* **Exercise prompt**
Update the items starting at the line that contains "Between cliff face" and ending at the end of the items by replacing "cliff face" with "rock wall". Give those lines again with everything else unchanged.
#### Source material ####
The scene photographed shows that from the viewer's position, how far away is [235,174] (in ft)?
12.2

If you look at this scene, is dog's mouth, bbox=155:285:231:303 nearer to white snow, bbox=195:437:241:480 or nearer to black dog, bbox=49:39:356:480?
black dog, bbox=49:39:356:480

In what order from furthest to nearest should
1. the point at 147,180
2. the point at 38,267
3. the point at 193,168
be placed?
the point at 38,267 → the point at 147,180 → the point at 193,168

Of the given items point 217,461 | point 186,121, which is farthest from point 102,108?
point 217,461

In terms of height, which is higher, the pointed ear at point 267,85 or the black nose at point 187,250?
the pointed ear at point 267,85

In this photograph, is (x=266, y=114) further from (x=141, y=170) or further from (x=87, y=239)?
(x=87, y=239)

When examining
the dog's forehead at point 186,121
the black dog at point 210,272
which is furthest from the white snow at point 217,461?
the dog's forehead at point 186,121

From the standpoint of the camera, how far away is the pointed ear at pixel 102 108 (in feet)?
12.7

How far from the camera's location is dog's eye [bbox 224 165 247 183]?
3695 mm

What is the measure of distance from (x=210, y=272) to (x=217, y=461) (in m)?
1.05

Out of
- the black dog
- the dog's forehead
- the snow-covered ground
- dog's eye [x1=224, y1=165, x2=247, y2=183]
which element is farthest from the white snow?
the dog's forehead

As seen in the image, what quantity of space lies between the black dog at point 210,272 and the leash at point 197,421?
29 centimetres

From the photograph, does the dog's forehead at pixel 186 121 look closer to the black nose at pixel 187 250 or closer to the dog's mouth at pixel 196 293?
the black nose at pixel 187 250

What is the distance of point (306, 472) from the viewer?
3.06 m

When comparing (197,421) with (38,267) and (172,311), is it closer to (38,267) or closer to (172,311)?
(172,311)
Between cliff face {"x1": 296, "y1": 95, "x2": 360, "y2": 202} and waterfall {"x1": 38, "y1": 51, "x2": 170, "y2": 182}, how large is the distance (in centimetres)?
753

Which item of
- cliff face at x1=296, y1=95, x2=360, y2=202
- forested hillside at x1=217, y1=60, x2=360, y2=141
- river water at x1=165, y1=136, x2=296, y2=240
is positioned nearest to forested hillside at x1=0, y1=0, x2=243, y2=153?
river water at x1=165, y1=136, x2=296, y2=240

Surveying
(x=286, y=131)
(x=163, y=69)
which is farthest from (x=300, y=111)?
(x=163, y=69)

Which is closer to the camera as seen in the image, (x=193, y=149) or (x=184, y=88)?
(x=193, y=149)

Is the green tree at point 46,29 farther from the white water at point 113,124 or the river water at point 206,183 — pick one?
####
* **Response below**
Between rock wall {"x1": 296, "y1": 95, "x2": 360, "y2": 202} and waterfall {"x1": 38, "y1": 51, "x2": 170, "y2": 182}, how large is the distance (in centimetres)?
753

Which item of
- rock wall at x1=296, y1=95, x2=360, y2=202
- forested hillside at x1=217, y1=60, x2=360, y2=141
- river water at x1=165, y1=136, x2=296, y2=240
is positioned nearest to forested hillside at x1=0, y1=0, x2=243, y2=153?
river water at x1=165, y1=136, x2=296, y2=240

Surveying
(x=286, y=131)
(x=163, y=69)
which is farthest from (x=300, y=111)?
(x=163, y=69)

Which is closer to the camera as seen in the image, (x=193, y=149) or (x=184, y=88)?
(x=193, y=149)

Is the green tree at point 46,29 farther from the white water at point 113,124 or the river water at point 206,183 — pick one?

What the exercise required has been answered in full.